## TEXTO FORNECIDO

===============

Phoebe Waller-Bridge
Leia ouvindo “you’re on own, kid”, da Taylor Swift.
Fleabag acompanha a história de uma mulher, com cerca de 30 – na segunda temporada ela tem 33.
Ela tem uma família problemática, está em luto pela morte da melhor amiga, está tentando administrar seu próprio negócio (um café com temática de porquinhos da índia) e, enquanto tudo isso acontece, ela navega por um emaranhado de relacionamentos insatisfatórios e masoquistas.
A série teve duas temporadas e, ao que tudo indica, vai parar por aí mesmo. A primeira temporada ganhou elogios da crítica e foi aclamada pelo público por sua honestidade emocional e por personagens que nem sempre foram agradáveis e, justamente por isso, é que conseguimos nos conectar tão imediatamente com Fleabag (vamos chamar a personagem principal desta forma, pois seu nome não é revelado).
Quando a segunda temporada chegou, não fez nada menos que elevar a franquia tão completamente que os riscos e a progressão de Phoebe Waller-Bridge eram tão impressionantes que só nos resta admirar.
Algumas coisas, em particular, tornam a série tão especial. Primeiro, vemos o recurso da “quebra da quarta parede” trabalhado de uma maneira fantástica.

===============

## ENUNCIADO A
Segundo o texto sobre Fleabag, qual é a idade da protagonista na segunda temporada?

===============

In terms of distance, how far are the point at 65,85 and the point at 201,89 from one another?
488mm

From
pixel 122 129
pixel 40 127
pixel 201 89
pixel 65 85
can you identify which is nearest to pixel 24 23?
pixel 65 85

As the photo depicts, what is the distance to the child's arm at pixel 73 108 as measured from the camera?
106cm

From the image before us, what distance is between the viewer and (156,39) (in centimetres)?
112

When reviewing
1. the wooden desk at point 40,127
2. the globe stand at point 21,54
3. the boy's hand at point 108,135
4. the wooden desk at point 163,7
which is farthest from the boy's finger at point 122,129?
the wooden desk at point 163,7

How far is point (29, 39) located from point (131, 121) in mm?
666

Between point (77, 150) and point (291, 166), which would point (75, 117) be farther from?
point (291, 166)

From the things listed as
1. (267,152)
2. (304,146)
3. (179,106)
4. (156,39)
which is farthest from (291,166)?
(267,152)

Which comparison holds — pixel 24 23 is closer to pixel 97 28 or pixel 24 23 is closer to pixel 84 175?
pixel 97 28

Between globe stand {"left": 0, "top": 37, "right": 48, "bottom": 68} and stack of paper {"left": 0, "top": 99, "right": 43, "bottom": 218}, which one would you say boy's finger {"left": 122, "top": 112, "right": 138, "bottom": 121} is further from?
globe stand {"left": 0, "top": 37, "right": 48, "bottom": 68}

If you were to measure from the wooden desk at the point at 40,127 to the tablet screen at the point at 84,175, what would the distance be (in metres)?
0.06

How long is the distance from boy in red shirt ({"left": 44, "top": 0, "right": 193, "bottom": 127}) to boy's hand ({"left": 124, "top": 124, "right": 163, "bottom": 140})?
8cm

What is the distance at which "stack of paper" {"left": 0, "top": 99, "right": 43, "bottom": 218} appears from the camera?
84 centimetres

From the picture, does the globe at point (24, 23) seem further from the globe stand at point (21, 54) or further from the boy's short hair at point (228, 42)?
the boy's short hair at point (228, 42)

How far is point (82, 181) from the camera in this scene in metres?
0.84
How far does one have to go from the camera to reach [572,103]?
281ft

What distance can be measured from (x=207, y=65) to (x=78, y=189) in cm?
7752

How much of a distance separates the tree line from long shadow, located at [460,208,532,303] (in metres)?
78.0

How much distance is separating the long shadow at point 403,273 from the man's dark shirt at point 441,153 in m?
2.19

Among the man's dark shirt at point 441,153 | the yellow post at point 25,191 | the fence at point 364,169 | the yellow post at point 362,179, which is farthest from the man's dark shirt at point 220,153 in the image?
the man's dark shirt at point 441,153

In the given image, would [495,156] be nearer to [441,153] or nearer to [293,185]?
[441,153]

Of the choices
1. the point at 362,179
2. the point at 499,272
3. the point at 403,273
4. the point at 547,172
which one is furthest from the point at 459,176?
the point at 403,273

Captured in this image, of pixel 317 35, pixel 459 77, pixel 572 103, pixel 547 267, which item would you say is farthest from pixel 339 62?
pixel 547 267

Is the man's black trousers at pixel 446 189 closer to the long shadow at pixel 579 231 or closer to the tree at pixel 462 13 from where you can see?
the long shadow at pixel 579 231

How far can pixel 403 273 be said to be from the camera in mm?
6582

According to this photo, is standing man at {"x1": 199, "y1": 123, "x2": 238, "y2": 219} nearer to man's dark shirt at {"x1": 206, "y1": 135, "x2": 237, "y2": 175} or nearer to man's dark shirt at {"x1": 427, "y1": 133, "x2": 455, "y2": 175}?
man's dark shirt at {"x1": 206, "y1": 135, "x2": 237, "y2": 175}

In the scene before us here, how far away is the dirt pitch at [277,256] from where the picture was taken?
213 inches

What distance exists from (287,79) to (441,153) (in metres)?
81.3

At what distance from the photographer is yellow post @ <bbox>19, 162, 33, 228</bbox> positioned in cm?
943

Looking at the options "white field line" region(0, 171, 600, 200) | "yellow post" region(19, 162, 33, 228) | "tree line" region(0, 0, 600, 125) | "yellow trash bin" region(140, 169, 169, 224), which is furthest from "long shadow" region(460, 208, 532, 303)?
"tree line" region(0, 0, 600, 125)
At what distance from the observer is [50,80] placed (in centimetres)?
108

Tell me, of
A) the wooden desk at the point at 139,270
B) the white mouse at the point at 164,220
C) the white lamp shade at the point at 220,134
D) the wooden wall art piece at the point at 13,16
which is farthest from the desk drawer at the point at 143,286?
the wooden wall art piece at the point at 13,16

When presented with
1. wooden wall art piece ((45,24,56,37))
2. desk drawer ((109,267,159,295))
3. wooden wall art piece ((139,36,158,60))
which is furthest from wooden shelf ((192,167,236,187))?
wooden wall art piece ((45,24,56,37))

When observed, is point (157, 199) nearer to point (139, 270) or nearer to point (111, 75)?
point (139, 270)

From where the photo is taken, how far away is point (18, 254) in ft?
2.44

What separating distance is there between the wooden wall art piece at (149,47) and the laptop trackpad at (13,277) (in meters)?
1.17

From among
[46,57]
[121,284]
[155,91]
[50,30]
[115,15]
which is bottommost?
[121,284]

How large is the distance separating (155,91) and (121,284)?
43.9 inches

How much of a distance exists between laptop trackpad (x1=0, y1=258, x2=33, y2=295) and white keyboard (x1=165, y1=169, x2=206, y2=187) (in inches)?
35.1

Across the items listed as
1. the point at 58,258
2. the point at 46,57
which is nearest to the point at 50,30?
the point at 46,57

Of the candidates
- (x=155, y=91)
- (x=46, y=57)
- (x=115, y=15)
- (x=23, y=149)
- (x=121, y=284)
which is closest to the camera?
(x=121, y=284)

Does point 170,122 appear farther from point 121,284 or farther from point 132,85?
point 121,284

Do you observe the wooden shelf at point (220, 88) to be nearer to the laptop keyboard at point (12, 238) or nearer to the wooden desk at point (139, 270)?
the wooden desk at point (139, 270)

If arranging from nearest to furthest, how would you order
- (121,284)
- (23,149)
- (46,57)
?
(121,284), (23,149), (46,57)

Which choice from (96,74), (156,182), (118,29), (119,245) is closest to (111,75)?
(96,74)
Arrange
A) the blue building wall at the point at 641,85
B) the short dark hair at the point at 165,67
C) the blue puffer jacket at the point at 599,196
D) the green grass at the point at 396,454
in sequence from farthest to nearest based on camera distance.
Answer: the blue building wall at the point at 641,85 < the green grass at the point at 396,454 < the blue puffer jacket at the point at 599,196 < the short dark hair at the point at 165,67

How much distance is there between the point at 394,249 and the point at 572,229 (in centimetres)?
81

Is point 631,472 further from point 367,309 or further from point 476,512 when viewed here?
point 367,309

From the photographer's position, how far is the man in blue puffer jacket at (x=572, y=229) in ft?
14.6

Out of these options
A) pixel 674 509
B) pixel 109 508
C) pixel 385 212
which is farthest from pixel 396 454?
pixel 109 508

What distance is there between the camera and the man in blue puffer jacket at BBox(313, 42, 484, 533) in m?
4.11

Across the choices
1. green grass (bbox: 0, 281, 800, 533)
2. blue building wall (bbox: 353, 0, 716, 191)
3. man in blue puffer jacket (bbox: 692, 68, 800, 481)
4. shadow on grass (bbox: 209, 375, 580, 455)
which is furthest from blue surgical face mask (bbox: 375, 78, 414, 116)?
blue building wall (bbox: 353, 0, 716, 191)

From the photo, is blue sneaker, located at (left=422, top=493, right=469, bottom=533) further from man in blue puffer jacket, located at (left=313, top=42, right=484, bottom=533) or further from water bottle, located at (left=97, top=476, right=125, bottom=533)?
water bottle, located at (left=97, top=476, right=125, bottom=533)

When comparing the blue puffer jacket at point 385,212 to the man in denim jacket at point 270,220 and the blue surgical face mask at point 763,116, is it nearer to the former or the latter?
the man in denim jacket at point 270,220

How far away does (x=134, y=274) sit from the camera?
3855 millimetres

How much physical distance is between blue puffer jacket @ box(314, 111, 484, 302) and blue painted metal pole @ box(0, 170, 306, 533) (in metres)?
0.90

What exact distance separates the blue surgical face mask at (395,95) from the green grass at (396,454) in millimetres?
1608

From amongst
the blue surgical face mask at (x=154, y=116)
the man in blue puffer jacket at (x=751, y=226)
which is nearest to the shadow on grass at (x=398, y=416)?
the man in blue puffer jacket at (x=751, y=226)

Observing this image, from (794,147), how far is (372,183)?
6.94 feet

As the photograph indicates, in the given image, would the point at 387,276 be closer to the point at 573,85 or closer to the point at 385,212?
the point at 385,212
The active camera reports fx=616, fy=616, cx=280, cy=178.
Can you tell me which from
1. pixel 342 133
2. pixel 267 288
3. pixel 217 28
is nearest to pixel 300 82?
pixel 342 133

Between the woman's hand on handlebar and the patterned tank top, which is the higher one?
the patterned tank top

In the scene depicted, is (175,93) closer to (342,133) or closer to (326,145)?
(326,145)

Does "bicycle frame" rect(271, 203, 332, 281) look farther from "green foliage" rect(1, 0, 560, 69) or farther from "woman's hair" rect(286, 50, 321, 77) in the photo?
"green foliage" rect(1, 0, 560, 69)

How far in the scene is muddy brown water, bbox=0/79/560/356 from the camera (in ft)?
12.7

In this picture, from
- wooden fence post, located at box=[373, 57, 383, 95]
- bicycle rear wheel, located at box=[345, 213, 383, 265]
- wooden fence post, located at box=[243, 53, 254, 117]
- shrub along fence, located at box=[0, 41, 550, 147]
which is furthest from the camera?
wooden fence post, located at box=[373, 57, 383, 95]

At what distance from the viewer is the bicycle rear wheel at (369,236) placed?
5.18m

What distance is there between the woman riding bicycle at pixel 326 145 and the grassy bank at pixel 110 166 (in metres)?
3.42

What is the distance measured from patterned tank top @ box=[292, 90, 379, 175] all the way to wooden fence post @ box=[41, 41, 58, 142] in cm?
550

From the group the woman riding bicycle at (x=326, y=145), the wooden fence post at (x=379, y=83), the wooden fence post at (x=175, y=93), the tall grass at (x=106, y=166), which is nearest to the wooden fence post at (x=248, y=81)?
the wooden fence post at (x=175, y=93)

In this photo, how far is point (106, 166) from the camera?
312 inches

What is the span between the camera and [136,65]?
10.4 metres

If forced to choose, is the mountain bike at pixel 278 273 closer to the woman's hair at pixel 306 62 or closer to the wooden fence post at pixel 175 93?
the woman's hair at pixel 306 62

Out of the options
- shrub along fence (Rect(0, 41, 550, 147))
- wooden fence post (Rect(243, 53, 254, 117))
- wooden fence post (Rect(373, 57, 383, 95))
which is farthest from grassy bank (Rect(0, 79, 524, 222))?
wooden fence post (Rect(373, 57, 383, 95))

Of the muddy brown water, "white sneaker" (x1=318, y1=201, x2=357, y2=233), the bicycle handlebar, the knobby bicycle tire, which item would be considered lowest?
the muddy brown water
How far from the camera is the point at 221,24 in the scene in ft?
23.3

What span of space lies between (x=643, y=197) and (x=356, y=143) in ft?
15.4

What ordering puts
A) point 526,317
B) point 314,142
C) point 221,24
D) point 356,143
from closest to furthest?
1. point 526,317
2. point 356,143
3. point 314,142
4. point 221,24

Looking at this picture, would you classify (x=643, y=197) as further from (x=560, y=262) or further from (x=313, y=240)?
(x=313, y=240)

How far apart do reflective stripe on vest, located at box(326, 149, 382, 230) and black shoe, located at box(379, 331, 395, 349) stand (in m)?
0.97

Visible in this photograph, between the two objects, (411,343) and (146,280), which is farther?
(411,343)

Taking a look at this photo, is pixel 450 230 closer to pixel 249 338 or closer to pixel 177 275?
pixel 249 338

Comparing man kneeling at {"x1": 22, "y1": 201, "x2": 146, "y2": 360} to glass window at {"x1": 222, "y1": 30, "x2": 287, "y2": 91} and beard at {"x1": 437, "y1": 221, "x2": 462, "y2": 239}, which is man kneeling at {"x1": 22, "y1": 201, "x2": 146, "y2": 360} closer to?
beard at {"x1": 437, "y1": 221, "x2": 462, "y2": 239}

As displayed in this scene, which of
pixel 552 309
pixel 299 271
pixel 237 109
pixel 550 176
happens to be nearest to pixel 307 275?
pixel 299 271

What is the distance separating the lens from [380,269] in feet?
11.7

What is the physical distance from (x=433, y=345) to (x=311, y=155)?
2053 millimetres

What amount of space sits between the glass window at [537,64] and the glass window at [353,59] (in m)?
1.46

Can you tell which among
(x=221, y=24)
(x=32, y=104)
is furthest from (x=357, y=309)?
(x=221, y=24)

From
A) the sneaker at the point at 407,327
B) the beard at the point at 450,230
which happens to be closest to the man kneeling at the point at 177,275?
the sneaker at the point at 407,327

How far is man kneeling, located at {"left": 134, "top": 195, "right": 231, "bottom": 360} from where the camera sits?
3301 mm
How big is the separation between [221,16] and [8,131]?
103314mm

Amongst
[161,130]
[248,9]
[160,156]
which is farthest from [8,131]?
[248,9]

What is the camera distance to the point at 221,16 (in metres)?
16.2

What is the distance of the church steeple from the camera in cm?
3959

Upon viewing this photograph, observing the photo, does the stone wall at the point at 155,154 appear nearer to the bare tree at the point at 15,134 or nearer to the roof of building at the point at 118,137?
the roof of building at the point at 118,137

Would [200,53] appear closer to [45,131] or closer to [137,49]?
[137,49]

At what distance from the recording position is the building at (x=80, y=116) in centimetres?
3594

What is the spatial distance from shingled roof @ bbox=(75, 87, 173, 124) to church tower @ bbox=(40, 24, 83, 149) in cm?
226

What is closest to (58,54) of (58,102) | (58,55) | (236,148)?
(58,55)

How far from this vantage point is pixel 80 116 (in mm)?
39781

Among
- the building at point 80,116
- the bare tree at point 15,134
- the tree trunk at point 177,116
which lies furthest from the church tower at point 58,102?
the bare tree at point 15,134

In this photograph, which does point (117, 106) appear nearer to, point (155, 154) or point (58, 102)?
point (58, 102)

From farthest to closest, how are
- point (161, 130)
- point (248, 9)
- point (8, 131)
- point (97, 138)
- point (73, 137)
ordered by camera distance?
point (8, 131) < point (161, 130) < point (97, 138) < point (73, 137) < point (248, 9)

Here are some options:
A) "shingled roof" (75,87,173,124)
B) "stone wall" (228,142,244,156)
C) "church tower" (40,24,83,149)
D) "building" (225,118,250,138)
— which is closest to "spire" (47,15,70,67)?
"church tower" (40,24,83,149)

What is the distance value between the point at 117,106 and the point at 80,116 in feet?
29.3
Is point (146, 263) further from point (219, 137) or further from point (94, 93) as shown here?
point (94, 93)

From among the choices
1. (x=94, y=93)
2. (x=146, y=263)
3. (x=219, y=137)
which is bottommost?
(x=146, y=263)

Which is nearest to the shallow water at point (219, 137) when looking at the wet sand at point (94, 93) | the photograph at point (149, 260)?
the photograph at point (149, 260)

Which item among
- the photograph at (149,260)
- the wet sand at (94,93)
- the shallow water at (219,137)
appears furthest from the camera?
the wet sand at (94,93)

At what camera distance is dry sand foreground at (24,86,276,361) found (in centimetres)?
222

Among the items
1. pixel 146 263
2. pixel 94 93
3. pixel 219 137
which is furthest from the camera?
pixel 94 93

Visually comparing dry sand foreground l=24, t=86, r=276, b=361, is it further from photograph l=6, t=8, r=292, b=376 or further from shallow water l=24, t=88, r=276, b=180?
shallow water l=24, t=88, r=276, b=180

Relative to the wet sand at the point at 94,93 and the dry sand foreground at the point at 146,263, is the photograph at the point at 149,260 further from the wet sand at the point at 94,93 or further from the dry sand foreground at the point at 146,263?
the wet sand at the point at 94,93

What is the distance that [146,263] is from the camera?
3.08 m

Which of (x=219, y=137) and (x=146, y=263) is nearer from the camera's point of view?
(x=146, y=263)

===============

## ENUNCIADO B
Informe o número de linhas dos registros que contêm a palavra "inches", diferenciando maiúsculas de minúsculas. Responda somente com o número.

## RESOLUÇÃO A
33 anos.

## RESOLUÇÃO B
4